Dave Crenshaw, The Myth of Multitasking (DaveCrenshaw.com)—Crenshaw has appeared in TIME magazine, Forbes, the Washington Post, SIRIUS XM Radio, and BBC News. His first book, The Myth of Multitasking: How ‘Doing It All’ Gets Nothing Done, has been published in six languages and is a time-management best seller. He is president of the International Association of Productivity Coaches and has helped thousands of clients worldwide. Dave will discuss the concepts behind his book and share some practical strategies he gives his CEO coaching clients to find more time and focus in their workday.

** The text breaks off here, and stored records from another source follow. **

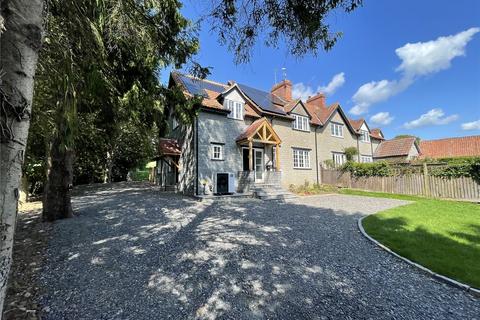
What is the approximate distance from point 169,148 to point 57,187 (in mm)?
8397

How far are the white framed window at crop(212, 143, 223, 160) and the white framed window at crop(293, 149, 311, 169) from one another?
6967 mm

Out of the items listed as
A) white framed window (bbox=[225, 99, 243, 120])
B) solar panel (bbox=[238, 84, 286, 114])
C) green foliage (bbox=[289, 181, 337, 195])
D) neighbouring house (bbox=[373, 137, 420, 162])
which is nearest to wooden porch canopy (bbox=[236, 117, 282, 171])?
white framed window (bbox=[225, 99, 243, 120])

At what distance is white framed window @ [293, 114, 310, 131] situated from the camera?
20.0 m

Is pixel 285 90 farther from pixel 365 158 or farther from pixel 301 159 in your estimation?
pixel 365 158

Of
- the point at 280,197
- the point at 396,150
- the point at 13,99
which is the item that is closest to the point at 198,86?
the point at 280,197

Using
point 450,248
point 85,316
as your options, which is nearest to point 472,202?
point 450,248

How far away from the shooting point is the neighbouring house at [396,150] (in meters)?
28.4

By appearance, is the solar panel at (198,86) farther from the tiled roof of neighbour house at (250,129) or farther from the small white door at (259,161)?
the small white door at (259,161)

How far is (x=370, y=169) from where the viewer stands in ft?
58.2

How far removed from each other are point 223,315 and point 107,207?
9.12m

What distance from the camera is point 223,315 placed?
3176mm

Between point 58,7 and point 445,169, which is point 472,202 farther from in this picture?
point 58,7

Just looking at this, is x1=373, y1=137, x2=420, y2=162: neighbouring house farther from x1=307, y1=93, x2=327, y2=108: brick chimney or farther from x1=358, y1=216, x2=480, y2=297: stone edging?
x1=358, y1=216, x2=480, y2=297: stone edging

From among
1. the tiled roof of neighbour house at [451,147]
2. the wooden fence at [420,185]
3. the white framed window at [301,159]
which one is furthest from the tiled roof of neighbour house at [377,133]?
the white framed window at [301,159]
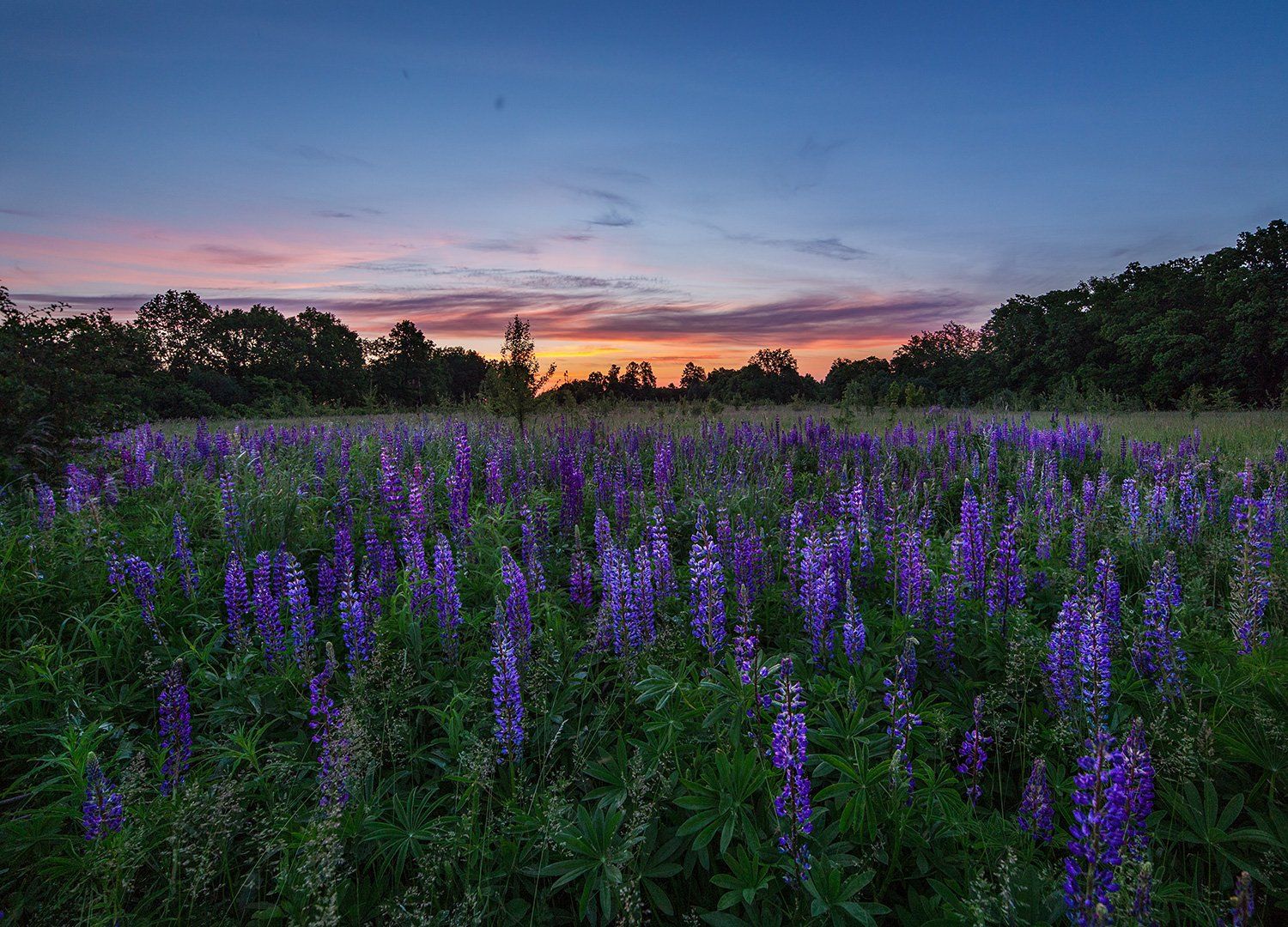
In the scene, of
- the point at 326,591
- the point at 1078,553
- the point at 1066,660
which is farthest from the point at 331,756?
the point at 1078,553

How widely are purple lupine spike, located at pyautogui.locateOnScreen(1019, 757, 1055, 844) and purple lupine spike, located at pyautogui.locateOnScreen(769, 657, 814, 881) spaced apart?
77cm

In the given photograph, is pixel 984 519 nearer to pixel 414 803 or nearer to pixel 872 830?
pixel 872 830

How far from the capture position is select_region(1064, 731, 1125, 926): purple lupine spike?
1.51m

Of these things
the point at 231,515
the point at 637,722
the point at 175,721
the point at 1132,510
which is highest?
→ the point at 1132,510

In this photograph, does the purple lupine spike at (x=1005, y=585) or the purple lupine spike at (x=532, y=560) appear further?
the purple lupine spike at (x=532, y=560)

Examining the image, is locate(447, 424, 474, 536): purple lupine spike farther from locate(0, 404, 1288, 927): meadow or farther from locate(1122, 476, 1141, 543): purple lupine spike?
locate(1122, 476, 1141, 543): purple lupine spike

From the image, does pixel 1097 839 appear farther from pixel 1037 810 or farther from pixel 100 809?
pixel 100 809

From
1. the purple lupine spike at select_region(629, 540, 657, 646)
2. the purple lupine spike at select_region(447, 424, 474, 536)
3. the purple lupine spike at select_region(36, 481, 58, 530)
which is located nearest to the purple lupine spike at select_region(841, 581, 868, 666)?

Daniel Forrester, Consider (www.DanielForrester.com / @dpforrester)—For the past 15 years as author and consultant (he’s a director and executive with Sapient Government Services), Forrester has addressed the complexities facing management in coping with the increasing role of government and technology as unprecedented change agents. His latest book, Consider: Harnessing the Power of Reflective Thinking in Your Organization,” argues that technology’s tsunami of information is crowding out time for reflective thinking, a mental space that leads to failures more than to successes. Forrester will focus on what it means to be reflective as a leader or part of a team when shaping big ideas and making big decisions. He will share examples from his book, including the thinking habits of leaders like Gen. David Petraeus and the think-time routines of companies like Whirlpool and Google.
Maggie Jackson, Distracted (Maggie-Jackson.com)—Jackson is an award-winning columnist and author. Her acclaimed book, Distracted: The Erosion of Attention and the Coming Dark Age, sparked a global conversation on the costs of fragmenting our attention. A longtime Boston Globe contributing columnist, Jackson is also a senior fellow at the Center for Work-Life Policy, and a sought-after speaker around the globe. Drawing from cutting-edge science, Jackson will give a primer on the enigma of attention—our most crucial human capacity. She also will share three essential strategies for recapturing the power of attention in people and organizations.
William Powers, Hamlet’s BlackBerry (WilliamPowers.com / @HamletsBB)—Powers is the author of the New York Times bestseller, Hamlet’s BlackBerry: Building a Good Life in the Digital Age. A former staff writer for The Washington Post, he is a two-time winner of the National Press Club’s Rowse Award for best American media commentary. Powers will talk about the core message of Hamlet’s BlackBerry—the solution to overload involves changing how we THINK about our digital devices. Powers says that digital connectedness serves us best when it’s balanced by its opposite, disconnectedness (i.e., time away from the screen).
Jonathan Spira, Overload! (www.OverloadStories.com)—Spira is CEO and chief analyst of Basex, a research firm focusing on issues companies face as they navigate the knowledge economy. His new book, Overload! How Too Much Information Is Hazardous To Your Organization is the culmination of more than 10 years of research with some of the world’s top companies (which has established that information overload in all its forms costs the U.S. economy $1 trillion per year). Drawing on that research, Spira will offer tips and strategies on how to deal with the dizzying excess of information.